No, it’s just the Grabber, now lurking in a post-death dimension not unlike the one inhabited by his victims whose souls are doomed to hover in this grisly limbolike state until their bodies are found and their murders avenged. The Grabber hounds Finn through an old phone booth and torments Gwen through her dreams. Turning this wannabe demon into an actual demon — a Freddie Krueger type with the power to enter his victims’ minds during sleep and to do them physical harm — is an interesting choice, as it gives him a new set of powers from the first film. That makes the scares a bit less precise, a bit less logical. You might go nuts trying to figure out exactly how anything works in this movie. But in the right hands, this can be a strength too. It certainly enhances the overall sense of dread, since we’re now in a world whose rules haven’t been clearly defined. (For what it’s worth, my son, a big fan of the first Black Phonefound this new movie to be a lot scarier.)
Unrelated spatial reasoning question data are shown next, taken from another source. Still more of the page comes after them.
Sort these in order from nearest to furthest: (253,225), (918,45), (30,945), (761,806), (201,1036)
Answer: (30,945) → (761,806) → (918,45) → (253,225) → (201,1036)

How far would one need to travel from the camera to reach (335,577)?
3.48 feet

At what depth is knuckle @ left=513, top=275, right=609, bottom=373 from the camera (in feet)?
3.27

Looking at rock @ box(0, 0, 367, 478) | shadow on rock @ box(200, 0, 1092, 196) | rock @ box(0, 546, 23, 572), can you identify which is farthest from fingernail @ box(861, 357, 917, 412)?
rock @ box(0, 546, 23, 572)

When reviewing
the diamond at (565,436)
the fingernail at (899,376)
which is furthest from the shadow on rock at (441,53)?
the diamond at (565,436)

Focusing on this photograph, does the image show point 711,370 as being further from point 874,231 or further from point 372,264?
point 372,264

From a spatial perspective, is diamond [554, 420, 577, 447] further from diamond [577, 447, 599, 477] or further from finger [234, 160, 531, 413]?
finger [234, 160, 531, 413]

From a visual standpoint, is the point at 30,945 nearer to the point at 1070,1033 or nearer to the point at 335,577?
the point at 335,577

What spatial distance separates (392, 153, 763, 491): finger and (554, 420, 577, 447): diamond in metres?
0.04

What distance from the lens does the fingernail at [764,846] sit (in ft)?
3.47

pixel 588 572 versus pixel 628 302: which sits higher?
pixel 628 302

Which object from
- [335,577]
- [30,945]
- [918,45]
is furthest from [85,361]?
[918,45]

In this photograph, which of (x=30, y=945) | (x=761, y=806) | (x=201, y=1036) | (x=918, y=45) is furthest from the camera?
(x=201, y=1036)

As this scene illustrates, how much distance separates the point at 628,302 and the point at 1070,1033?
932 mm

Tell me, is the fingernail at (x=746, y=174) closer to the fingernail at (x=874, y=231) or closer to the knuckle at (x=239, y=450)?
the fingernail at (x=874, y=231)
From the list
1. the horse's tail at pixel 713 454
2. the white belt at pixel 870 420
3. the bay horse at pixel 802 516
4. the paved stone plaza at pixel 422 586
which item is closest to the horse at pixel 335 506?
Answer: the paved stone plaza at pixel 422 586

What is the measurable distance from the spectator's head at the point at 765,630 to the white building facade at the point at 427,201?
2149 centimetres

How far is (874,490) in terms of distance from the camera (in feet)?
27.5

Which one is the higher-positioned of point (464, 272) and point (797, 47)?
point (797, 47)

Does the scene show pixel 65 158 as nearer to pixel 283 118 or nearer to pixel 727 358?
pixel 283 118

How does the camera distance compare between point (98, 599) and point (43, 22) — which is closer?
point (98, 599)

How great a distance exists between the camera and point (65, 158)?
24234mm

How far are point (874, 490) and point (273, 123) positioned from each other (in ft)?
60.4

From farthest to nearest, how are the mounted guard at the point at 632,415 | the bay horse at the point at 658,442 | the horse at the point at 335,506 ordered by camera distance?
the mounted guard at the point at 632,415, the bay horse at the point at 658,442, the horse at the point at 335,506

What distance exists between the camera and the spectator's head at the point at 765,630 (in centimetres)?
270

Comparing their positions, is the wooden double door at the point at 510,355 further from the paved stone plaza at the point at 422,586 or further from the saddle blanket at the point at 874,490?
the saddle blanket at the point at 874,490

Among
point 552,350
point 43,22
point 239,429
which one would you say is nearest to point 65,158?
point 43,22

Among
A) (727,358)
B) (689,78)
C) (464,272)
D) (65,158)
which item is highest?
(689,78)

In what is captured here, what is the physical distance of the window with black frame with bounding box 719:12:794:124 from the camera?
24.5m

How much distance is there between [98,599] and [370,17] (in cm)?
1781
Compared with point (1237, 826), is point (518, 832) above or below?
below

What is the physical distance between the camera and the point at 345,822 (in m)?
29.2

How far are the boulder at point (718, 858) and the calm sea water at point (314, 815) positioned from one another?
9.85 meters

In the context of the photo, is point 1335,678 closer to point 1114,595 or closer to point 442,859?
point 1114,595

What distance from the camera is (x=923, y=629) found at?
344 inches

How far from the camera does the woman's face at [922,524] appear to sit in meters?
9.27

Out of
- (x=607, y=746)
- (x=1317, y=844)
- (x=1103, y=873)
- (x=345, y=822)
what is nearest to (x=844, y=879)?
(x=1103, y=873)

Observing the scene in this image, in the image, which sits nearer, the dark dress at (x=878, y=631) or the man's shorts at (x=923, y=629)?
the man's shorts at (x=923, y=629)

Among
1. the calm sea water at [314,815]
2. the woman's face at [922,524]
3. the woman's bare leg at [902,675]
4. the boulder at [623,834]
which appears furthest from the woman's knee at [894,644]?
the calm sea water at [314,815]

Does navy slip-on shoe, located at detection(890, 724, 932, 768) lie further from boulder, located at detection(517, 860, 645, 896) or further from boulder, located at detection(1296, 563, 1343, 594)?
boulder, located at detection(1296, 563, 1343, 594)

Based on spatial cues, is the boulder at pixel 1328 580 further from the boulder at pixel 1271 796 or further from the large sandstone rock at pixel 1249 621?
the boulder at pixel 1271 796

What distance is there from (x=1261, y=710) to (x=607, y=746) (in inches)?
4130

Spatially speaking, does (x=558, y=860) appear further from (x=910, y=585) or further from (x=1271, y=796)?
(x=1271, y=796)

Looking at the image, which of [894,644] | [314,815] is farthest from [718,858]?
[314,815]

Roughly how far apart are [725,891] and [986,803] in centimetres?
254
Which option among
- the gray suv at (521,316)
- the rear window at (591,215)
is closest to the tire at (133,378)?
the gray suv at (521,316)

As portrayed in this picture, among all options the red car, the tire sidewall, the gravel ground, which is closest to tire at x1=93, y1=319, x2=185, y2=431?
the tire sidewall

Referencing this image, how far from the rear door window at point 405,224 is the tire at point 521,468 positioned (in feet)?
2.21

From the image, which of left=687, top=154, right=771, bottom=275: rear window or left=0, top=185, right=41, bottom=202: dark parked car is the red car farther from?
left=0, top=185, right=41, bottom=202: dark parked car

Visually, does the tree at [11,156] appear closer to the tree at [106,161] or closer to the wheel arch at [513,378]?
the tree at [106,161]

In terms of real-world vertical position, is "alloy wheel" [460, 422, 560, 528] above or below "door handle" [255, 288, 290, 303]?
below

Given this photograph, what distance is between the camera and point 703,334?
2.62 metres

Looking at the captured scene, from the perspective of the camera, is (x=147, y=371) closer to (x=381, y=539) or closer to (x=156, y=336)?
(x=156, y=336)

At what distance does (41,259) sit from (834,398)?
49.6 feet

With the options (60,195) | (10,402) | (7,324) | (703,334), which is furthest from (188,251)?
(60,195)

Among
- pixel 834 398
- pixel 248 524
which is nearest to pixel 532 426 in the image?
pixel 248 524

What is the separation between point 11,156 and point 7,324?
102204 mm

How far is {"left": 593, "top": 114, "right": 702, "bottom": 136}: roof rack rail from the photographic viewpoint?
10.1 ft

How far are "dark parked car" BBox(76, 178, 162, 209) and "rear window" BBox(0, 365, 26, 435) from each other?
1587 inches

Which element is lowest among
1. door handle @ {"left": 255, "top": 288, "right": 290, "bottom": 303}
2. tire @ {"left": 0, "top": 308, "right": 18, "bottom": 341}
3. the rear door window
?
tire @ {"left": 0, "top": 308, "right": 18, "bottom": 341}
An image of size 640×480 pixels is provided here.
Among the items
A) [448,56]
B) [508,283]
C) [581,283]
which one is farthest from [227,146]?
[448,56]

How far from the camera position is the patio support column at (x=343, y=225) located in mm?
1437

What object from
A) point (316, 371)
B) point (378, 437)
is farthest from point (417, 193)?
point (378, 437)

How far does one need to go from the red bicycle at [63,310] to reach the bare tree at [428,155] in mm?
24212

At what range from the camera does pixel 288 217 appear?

This switch frees Derrickson from the by-now mundane requirements of telling a typical horror story, allowing him instead to indulge the unsettling stylization of the kind that made previous efforts like Sinister so successful. With its lengthy, grainy dream sequences, its seas of analog hiss, and its grisly suggestiveness, Black Phone 2 unfolds almost like a poisoned tone poem; the dialogue is hushed, the pace at times odd and slow. The whole movie feels like an actual nightmare. The washed-out, wintry setting helps as well; while the frozen lakes and distant mountains of this remote stretch of Colorado don’t always look entirely realistic, they do match the otherworldly mood in which dream and reality seem to slip in and out of one another.
Perhaps most significantly, Black Phone 2 corrects one of the key shortcomings of the first picture: Gwen is a more compelling character than Finn (and McGraw a more interesting actor than Thames), so the original’s occasional sidelining of the sister was a buzzkill. Now, Gwen is front and center, and McGraw plays her with a tense, haunted awkwardness. This hesitation also pays off spectacularly in the film’s emotionally intense climax. Indeed, all the actors seem genuinely committed to their parts, which gives everything a convincing gravity that feels true, and which runs counter to the jokey messiness of so many modern horror sequels.
To be clear, there’s also dumb stuff in there Black Phone 2 — a dorky subplot about Finn’s marijuana use, as well as the usual ham-handed trauma-speak that now infects this genre, come to mind — but the film’s overall sincerity, its willingness to drift creepily in directions we might not have expected, is bracing. Even the religious stuff has a refreshing earnestness. At one point, Gwen prays to Jesus for help, much to the bemusement (and adoration) of Ernesto. It shouldn’t be surprising — this is, after all, a girl who has supernatural visions in which dead people speak to her — but it is, because horror often only pays cynical lip service to this sort of thing. Derrickson, a devout Christian, clearly takes matters of the afterlife and trapped souls seriously. Such welcome candidness to questions of spirituality is enough to move even a resolute non-believer like me. Whether he’ll be able to keep it up for Black Phone 3: The Grabber Goes Bananas remains to be seen.